> **Description of the task**:
"scientific name: Alces alces" appears in one line of the listing below; retype that line and every later line exactly, stopping at the end, and nothing else.

> **Records for the task**:
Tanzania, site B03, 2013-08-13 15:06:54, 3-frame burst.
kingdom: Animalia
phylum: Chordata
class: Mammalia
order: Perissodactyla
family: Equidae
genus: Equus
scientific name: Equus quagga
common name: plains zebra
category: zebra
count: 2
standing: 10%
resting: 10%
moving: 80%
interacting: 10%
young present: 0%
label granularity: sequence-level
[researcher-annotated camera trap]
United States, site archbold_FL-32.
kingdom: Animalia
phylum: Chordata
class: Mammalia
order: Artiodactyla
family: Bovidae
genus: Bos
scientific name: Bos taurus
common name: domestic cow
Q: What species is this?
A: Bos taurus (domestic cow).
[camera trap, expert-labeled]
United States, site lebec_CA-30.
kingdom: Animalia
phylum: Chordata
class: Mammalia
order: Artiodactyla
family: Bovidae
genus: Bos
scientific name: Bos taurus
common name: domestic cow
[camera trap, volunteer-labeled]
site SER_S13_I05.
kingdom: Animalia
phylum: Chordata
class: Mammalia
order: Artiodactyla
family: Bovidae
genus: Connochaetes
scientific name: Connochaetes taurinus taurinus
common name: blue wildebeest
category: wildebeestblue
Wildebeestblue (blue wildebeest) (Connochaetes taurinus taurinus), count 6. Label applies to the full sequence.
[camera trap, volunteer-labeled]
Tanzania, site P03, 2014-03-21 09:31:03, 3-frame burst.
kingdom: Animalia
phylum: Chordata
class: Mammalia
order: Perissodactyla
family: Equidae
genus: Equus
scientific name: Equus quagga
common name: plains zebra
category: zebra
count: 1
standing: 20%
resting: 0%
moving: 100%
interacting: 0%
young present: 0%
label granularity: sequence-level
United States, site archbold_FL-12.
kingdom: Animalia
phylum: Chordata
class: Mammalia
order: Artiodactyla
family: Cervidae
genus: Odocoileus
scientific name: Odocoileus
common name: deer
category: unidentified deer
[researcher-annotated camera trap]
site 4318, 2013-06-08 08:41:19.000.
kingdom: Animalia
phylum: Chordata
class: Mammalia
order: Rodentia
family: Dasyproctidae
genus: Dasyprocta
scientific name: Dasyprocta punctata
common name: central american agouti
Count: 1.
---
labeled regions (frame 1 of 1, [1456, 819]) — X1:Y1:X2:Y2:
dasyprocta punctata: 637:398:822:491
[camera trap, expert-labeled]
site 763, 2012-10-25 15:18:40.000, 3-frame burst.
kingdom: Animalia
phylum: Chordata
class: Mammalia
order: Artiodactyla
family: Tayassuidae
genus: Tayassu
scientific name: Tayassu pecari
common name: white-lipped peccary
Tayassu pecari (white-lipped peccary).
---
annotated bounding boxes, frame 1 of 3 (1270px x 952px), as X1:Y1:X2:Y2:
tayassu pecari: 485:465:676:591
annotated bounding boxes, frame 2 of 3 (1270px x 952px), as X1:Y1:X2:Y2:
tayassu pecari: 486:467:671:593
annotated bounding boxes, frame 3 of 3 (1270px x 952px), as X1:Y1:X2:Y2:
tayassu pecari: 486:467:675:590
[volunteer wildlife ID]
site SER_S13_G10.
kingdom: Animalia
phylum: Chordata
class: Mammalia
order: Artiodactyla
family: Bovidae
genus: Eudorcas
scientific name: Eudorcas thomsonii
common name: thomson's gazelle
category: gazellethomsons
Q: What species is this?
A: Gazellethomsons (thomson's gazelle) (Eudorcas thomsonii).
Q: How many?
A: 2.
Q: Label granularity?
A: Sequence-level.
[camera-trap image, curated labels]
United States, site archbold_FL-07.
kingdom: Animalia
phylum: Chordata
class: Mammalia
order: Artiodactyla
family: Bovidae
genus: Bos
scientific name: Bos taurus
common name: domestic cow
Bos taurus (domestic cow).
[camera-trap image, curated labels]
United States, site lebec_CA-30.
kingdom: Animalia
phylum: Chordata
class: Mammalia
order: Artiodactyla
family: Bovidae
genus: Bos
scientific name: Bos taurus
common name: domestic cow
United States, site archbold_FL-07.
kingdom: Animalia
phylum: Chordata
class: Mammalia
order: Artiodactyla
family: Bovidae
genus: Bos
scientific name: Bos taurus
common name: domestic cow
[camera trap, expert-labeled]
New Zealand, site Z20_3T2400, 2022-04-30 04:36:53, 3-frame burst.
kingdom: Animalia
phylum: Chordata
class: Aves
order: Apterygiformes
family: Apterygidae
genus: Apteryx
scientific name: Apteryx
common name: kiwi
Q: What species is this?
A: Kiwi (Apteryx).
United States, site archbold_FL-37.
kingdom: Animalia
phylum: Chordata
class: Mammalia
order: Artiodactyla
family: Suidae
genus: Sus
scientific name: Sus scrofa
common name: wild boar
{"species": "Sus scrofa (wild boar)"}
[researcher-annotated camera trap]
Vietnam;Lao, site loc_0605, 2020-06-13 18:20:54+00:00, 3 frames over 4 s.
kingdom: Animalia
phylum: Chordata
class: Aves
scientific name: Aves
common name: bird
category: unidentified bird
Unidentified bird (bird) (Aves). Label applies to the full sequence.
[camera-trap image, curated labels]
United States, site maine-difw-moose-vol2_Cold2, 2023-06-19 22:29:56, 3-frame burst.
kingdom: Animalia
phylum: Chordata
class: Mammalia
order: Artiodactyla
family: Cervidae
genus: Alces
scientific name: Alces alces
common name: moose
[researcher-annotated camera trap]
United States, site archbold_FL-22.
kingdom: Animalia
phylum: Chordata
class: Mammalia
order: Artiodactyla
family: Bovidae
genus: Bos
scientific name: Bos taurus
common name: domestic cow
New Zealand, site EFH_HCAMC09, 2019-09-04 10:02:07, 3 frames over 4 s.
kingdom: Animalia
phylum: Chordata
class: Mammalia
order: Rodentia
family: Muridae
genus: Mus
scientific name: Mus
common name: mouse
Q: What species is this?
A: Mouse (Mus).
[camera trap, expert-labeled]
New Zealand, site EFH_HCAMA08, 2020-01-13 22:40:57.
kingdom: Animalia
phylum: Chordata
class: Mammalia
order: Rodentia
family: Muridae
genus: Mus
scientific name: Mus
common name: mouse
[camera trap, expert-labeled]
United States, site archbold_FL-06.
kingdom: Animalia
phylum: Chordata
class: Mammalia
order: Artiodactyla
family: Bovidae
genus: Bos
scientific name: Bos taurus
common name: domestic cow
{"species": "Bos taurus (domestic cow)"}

> **Written solution**:
scientific name: Alces alces
common name: moose
[researcher-annotated camera trap]
United States, site archbold_FL-22.
kingdom: Animalia
phylum: Chordata
class: Mammalia
order: Artiodactyla
family: Bovidae
genus: Bos
scientific name: Bos taurus
common name: domestic cow
New Zealand, site EFH_HCAMC09, 2019-09-04 10:02:07, 3 frames over 4 s.
kingdom: Animalia
phylum: Chordata
class: Mammalia
order: Rodentia
family: Muridae
genus: Mus
scientific name: Mus
common name: mouse
Q: What species is this?
A: Mouse (Mus).
[camera trap, expert-labeled]
New Zealand, site EFH_HCAMA08, 2020-01-13 22:40:57.
kingdom: Animalia
phylum: Chordata
class: Mammalia
order: Rodentia
family: Muridae
genus: Mus
scientific name: Mus
common name: mouse
[camera trap, expert-labeled]
United States, site archbold_FL-06.
kingdom: Animalia
phylum: Chordata
class: Mammalia
order: Artiodactyla
family: Bovidae
genus: Bos
scientific name: Bos taurus
common name: domestic cow
{"species": "Bos taurus (domestic cow)"}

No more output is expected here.